And what they were doing with Zelda looked absolutely amazing to me, in their myriad platforms - both handheld and at home. I confess that there were a couple of games along the way where I nearly buckled and bought a GameCube or a Wii, but I ended up not getting any of those systems.
But during summer 2018, I gave in. For the past few months before that, I'd been immersing myself into a lot of Zelda lore, mainly through Dark Horse's wonderful series of artbooks that provided an in-depth look on the history of the games - all of them -, on the art of the series, on all the artifacts and characters throughout all games, and on the history of the multiple timelines of this wonderfully realized world called Hyrule. I decided to get the Nintendo Switch so I could a) get a current gen console that would allow me to play the most recent entry - 'Breath of The Wild' and b) play all those games I'd missed out on, a few standing out in particular : 'Skyward Sword', 'The Wind Waker' and 'Twilight Princess'. But what do you know? None of these games could be played on the new console. What a strange thing. So I was stumped for a while there. But I did find out that you could play all these games in the previous gen console, the Wii U. And so I went and bought one, and a copy of the HD remaster of 'Twilight Princess' to go with it. It was something I had to do, I felt antsy, I felt like the time had finally arrived.

_STORED ROWS_

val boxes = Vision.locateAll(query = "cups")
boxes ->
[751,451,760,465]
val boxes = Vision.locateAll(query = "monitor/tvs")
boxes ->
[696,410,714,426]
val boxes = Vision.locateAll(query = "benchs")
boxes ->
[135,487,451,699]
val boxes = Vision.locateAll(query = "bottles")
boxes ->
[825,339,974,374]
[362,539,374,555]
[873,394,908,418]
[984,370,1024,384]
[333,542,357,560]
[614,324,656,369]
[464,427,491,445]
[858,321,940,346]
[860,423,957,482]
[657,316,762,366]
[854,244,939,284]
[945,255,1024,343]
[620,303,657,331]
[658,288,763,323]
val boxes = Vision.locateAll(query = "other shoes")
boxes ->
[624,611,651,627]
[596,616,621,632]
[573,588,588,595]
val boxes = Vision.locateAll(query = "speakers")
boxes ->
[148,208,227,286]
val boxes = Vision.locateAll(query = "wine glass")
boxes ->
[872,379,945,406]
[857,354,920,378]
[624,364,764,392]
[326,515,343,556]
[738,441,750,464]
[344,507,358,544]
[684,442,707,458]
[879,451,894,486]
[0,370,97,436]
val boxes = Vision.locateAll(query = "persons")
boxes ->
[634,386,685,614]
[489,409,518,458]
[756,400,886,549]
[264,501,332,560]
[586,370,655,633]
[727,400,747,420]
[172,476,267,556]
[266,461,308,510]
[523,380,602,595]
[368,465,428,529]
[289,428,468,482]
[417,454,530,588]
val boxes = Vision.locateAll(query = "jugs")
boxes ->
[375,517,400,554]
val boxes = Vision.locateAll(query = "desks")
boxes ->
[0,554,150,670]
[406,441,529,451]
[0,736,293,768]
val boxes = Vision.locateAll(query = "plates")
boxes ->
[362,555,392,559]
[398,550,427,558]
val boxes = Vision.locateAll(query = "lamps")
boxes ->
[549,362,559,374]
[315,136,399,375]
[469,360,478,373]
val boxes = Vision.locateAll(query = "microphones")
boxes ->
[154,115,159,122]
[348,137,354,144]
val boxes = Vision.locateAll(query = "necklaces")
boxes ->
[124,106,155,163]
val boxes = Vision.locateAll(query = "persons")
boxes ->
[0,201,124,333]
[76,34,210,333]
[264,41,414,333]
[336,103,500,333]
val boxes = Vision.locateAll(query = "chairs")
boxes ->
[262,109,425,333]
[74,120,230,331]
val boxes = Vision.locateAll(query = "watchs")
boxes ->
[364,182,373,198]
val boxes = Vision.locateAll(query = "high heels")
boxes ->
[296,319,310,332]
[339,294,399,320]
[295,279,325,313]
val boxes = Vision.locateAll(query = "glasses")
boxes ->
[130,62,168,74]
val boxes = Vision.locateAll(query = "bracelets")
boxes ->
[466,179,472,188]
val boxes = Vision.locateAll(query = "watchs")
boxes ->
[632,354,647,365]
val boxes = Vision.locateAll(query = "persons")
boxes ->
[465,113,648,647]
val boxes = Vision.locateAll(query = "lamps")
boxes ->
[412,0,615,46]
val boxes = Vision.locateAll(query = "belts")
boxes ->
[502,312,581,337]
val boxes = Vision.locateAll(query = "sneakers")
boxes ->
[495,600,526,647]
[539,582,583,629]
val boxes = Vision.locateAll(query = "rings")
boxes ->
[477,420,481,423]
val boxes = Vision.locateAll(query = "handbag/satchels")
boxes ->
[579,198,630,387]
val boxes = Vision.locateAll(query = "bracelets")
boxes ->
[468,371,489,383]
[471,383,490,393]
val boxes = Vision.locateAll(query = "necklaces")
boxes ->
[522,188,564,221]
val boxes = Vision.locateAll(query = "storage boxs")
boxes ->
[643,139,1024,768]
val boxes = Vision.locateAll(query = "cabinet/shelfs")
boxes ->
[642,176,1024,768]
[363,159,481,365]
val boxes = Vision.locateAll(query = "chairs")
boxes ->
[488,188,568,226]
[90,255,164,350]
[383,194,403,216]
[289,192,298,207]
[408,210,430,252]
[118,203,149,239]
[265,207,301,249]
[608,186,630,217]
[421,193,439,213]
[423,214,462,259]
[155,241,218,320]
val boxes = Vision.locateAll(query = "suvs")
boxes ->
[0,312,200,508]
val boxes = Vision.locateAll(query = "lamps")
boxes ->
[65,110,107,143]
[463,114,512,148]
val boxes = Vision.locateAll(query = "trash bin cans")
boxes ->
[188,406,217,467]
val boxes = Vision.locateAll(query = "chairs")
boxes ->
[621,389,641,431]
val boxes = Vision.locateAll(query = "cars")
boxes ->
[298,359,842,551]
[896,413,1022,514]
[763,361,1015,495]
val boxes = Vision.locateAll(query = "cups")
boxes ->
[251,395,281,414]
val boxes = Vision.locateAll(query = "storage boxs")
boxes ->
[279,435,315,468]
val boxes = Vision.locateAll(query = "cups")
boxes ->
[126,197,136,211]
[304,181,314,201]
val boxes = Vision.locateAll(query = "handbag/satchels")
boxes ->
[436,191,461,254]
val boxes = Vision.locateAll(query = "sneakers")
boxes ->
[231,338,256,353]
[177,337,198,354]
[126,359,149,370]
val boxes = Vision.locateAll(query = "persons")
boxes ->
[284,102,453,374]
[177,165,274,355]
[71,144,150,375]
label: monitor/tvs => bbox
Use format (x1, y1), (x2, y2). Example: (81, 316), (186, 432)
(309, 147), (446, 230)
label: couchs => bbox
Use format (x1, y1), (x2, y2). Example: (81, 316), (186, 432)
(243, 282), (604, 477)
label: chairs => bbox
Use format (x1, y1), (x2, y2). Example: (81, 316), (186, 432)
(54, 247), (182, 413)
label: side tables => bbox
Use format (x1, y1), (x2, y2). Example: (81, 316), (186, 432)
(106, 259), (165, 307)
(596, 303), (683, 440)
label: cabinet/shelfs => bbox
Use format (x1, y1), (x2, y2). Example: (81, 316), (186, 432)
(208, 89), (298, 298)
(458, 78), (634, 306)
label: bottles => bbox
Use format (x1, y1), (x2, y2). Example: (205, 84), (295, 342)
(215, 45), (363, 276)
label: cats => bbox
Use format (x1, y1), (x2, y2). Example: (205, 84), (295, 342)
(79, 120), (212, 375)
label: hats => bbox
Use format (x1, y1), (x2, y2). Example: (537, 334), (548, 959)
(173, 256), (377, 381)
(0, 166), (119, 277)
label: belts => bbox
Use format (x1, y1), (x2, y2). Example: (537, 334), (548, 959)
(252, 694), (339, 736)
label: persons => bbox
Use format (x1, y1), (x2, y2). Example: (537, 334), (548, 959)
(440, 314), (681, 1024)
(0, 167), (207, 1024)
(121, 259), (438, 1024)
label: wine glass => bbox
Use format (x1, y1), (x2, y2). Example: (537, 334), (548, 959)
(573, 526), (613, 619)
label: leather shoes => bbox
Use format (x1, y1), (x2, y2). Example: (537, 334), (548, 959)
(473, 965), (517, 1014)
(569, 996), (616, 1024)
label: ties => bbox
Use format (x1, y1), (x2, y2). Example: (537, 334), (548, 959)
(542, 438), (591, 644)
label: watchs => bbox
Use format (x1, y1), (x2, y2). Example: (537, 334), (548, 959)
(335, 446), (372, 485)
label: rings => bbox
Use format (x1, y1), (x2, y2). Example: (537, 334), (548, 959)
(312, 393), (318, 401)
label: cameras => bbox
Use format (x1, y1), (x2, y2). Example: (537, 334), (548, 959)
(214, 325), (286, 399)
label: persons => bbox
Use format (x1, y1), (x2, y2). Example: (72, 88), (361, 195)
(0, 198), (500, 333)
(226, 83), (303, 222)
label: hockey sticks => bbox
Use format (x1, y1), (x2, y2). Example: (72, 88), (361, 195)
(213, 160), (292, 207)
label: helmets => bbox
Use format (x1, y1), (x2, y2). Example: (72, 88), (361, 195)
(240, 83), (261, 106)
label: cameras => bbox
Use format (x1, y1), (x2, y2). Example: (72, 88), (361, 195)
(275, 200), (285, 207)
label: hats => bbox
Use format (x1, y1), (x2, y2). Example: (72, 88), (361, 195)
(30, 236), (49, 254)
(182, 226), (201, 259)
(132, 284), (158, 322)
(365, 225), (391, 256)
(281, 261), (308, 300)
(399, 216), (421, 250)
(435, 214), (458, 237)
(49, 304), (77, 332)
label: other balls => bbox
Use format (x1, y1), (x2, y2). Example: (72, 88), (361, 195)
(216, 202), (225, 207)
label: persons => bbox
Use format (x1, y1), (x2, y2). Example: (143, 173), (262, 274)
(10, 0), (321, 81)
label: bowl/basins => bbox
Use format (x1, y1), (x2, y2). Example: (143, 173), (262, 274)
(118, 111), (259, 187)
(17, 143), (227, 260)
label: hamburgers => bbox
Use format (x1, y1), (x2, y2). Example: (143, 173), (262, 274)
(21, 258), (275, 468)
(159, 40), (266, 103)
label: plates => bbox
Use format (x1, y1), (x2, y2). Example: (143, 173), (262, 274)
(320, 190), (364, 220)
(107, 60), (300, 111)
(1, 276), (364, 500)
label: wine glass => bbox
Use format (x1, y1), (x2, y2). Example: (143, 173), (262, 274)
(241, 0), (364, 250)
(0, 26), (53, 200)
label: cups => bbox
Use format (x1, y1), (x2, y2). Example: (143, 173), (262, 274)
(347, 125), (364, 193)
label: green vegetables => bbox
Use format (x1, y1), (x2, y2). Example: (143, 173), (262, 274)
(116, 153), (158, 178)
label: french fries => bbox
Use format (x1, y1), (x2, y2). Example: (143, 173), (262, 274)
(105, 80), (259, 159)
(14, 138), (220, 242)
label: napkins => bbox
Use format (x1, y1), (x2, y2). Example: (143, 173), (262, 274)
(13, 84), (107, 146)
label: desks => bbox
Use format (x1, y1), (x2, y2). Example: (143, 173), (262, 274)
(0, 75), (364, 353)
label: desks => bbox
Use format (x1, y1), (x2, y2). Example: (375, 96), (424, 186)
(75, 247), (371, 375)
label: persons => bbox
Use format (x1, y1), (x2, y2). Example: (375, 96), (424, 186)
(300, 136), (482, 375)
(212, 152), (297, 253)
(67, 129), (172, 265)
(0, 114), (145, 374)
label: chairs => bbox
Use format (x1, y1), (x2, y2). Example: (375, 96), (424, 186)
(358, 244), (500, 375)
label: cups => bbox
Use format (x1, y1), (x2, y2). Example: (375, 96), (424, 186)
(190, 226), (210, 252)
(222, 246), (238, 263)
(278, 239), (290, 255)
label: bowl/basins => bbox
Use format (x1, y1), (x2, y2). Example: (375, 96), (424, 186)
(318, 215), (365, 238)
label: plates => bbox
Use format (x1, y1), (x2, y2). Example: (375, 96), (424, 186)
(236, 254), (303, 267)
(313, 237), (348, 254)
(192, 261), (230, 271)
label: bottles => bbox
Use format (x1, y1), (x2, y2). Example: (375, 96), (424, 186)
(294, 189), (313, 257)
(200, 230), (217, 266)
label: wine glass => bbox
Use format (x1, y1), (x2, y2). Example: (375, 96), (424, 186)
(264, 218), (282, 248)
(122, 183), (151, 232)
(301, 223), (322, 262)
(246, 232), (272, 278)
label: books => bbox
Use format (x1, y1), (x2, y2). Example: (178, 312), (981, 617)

_ACTIONS TO TAKE_
- 1) In the Zelda text, which console did the writer buy together with the HD remaster of 'Twilight Princess'?
- 2) Rewrite the records from their start through the line containing "[398,550,427,558]", inclusive, with the requests kept unchanged and every bounding-box coordinate in the answers multiplied by 1.55 and rounded to a whole number, halves rounding up. Return only those lines.

_WRITTEN RESPONSES_
- 1) The Wii U.

- 2)
val boxes = Vision.locateAll(query = "cups")
boxes ->
[1164,699,1178,721]
val boxes = Vision.locateAll(query = "monitor/tvs")
boxes ->
[1079,636,1107,660]
val boxes = Vision.locateAll(query = "benchs")
boxes ->
[209,755,699,1083]
val boxes = Vision.locateAll(query = "bottles")
boxes ->
[1279,525,1510,580]
[561,835,580,860]
[1353,611,1407,648]
[1525,574,1587,595]
[516,840,553,868]
[952,502,1017,572]
[719,662,761,690]
[1330,498,1457,536]
[1333,656,1483,747]
[1018,490,1181,567]
[1324,378,1455,440]
[1465,395,1587,532]
[961,470,1018,513]
[1020,446,1183,501]
val boxes = Vision.locateAll(query = "other shoes")
boxes ->
[967,947,1009,972]
[924,955,963,980]
[888,911,911,922]
val boxes = Vision.locateAll(query = "speakers")
boxes ->
[229,322,352,443]
val boxes = Vision.locateAll(query = "wine glass")
boxes ->
[1352,587,1465,629]
[1328,549,1426,586]
[967,564,1184,608]
[505,798,532,862]
[1144,684,1163,719]
[533,786,555,843]
[1060,685,1096,710]
[1362,699,1386,753]
[0,574,150,676]
val boxes = Vision.locateAll(query = "persons")
boxes ->
[983,598,1062,952]
[758,634,803,710]
[1172,620,1373,851]
[409,777,515,868]
[908,574,1015,981]
[1127,620,1158,651]
[267,738,414,862]
[412,715,477,791]
[811,589,933,922]
[570,721,663,820]
[448,663,725,747]
[646,704,822,911]
val boxes = Vision.locateAll(query = "jugs")
boxes ->
[581,801,620,859]
val boxes = Vision.locateAll(query = "desks")
boxes ->
[0,859,233,1039]
[629,684,820,699]
[0,1141,454,1190]
val boxes = Vision.locateAll(query = "plates")
boxes ->
[561,860,608,866]
[617,853,662,865]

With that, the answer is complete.